This is the first time i have needed to use debounce, so if anyone has any ideas please share them! many thanks :slight_smile:

I did quite a bit of work on rotary encoders here:

http://www.gammon.com.au/forum/?id=11130

There was quite a bit of fiddliness to getting it right. In particular, some sequences from the encoder are "invalid" and if ignored help the output. Also I found hooking it up to an interrupt helped. And there is a suggestion that putting a 0.1uF capacitor across the terminals helps (see circuit on that page).

DATA PROVIDED >>

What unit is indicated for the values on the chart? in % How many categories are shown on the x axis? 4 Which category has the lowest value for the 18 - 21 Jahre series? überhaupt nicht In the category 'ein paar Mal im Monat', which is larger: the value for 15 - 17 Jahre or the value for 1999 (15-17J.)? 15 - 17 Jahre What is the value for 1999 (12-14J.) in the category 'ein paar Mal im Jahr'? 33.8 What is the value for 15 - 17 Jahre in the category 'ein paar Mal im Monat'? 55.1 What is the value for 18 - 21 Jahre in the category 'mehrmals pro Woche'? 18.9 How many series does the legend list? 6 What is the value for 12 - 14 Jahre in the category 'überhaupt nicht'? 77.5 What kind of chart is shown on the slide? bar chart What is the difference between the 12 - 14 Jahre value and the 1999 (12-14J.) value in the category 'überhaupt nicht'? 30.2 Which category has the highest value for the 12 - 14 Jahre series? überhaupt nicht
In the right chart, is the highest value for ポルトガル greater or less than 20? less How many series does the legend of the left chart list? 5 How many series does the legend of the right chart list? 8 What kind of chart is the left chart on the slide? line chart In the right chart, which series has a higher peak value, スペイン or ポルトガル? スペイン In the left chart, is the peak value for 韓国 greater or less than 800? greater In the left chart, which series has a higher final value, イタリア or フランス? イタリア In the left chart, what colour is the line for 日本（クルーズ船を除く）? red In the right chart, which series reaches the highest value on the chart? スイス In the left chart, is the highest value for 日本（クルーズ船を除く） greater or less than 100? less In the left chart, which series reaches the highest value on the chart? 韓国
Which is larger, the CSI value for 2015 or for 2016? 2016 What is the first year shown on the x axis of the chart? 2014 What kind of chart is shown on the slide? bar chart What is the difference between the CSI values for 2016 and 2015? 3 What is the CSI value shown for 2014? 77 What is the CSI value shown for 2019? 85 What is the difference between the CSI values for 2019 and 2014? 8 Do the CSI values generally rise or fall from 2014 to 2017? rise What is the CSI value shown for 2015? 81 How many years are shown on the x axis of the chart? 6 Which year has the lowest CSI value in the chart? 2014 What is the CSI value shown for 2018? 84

DIRECTIONS FOR THIS TASK >>
Could you repeat the rotary encoder post between "This is the" and "on that page).", inclusive, word for word?

RESPONSE TO THIS EXERCISE >>
This is the first time i have needed to use debounce, so if anyone has any ideas please share them! many thanks :slight_smile:

I did quite a bit of work on rotary encoders here:

http://www.gammon.com.au/forum/?id=11130

There was quite a bit of fiddliness to getting it right. In particular, some sequences from the encoder are "invalid" and if ignored help the output. Also I found hooking it up to an interrupt helped. And there is a suggestion that putting a 0.1uF capacitor across the terminals helps (see circuit on that page).